You are viewing a plain text version of this content. The canonical link for it is here.
Posted to commits@bookkeeper.apache.org by si...@apache.org on 2019/04/10 01:47:51 UTC

[bookkeeper] branch branch-4.8 updated: ISSUE #2053: Bugfix for Percentile Calculation in FastCodahale Timer Implementation

This is an automated email from the ASF dual-hosted git repository.
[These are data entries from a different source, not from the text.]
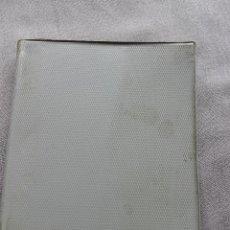 Libros: ANTIGUO LIBRO TITULADO- LA RADIO EN EL AUTOMOVIL- AÑO 1961. Lote 47892081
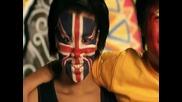 Превод ! Akon Ft. Keri Hilson - Oh, Africa [ Official Music Video ] ( Високо Качество )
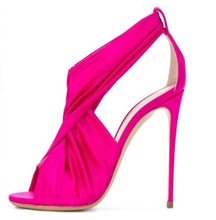 Fashion Rose Blue Stretch Fabric Women Sandals Cut-out Peep Toe Cross Strap Gladiator Hollow Wedding Shoes Bride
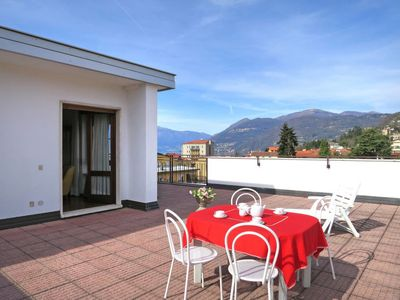Photo for 2BR Apartment Vacation Rental in Luino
sijie pushed a commit to branch branch-4.8
in repository https://gitbox.apache.org/repos/asf/bookkeeper.git


The following commit(s) were added to refs/heads/branch-4.8 by this push:
     new 3e48a98  ISSUE #2053: Bugfix for Percentile Calculation in FastCodahale Timer Implementation
3e48a98 is described below

commit 3e48a98f1861700c8bebb0048864c869552e12c7
Author: Nicolas Michael <gi...@nmichael.de>
AuthorDate: Tue Apr 9 18:44:52 2019 -0700

    ISSUE #2053: Bugfix for Percentile Calculation in FastCodahale Timer Implementation
    
    This bugfix for the FastCodahale timer implementation ensures that percentiles provided by a FastSnapshot are calculated correctly even if the total count of events (provided by FastTimer) is out of sync with the recorded events in the percentile buckets.
    
    ### Motivation
    
    FastCodahale Timer implementation may miscalculate percentiles if snapshots of values are slightly out of sync, and if only few events have been recorded.
    
    FastCodahale Timers use fine-grained locking and are meant to tolerate that (some) values change while being recorded or while snapshots are created. Currently, the total count of requests is not synchronized with the number of requests recorded in percentile buckets. If a snapshot is created while the total count of the timer has been incremented beyond the sum of values in the percentile buckets, the percentile calculation may produce wrong values.
    
    For example, if 3 percentile values have been recorded, but the overall count is 4, then the percentile calculation would be based on 4 values. This becomes most obvious if a percentile > .75 (e.g. p95) is being calculated. For this, the implementation will try to find 0.95 * 4 values, which is more than the 3 values recorded in the buckets. Since no bucket fulfills the criteria, the bound of the last (overflow) bucket will be returned, i.e. Long.MAX_VALUE.
    
    ### Changes
    
    FastSnapshots now bases the percentile calculation on the sum of values in the percentile buckets rather than a count provided by the caller (i.e. FastTimer). This ensures that percentiles are calculated correctly without the need of having all counters fully synchronized.
    
    Master Issue: #2053
    
    
    Reviewers: Jia Zhai <zh...@apache.org>, Sijie Guo <si...@apache.org>
    
    This closes #2054 from nicmichael/fast-codahale-bugfix, closes #2053
    
    (cherry picked from commit 848f8527f9d4745753b2f1e22ac1b8e981ea0d1d)
    Signed-off-by: Sijie Guo <si...@apache.org>
---
 .../bookkeeper/stats/codahale/FastSnapshot.java    | 19 ++++++++++++++++--
 .../bookkeeper/stats/codahale/FastTimerTest.java   | 23 ++++++++++++++++++++++
 2 files changed, 40 insertions(+), 2 deletions(-)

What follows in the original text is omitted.